• _Description of the task_
Go through the records below line by line and report how many lines include "family", giving the number only.

-- -- --

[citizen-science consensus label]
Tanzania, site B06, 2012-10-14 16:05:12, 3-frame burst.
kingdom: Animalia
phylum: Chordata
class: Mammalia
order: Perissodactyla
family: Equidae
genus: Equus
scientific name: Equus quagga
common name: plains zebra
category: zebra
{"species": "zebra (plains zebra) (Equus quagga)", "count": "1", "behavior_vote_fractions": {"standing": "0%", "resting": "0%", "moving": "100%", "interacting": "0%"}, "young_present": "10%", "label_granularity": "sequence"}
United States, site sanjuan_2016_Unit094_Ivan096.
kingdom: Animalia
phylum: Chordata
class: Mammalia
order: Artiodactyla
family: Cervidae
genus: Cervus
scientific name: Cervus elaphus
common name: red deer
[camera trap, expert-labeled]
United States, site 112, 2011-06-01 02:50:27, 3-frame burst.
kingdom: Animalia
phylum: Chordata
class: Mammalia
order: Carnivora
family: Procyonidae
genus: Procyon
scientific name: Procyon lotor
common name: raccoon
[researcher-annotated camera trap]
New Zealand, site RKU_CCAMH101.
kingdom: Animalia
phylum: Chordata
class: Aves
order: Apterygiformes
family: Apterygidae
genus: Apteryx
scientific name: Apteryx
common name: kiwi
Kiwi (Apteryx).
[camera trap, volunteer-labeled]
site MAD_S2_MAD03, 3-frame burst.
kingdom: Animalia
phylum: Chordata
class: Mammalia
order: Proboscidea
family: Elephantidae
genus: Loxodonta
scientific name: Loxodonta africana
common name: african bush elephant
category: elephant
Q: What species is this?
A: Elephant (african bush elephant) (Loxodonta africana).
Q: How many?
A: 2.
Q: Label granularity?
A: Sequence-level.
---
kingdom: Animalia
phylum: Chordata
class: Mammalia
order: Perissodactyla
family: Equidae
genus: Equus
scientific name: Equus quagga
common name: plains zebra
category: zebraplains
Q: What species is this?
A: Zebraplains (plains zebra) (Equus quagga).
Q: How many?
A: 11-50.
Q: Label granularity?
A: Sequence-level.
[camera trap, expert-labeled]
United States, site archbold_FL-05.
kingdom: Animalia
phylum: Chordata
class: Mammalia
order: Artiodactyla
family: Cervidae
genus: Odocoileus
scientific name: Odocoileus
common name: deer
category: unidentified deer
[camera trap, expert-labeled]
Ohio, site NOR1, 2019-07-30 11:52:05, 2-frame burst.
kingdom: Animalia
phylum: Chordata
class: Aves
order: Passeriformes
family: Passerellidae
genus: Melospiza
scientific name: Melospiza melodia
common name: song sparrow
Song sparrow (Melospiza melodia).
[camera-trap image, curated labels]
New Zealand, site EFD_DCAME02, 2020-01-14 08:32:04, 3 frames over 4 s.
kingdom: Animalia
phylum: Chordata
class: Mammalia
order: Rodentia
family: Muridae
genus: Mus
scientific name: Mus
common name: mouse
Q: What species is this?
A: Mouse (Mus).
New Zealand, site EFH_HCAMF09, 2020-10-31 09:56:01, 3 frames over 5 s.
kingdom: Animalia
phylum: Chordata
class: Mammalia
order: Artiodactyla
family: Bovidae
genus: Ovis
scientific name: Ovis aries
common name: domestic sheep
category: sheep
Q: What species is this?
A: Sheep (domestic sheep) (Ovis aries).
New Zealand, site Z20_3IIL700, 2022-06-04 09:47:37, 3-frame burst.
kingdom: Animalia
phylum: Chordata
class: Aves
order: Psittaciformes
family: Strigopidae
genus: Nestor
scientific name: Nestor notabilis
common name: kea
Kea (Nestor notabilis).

-- -- --

• _Written answer_
11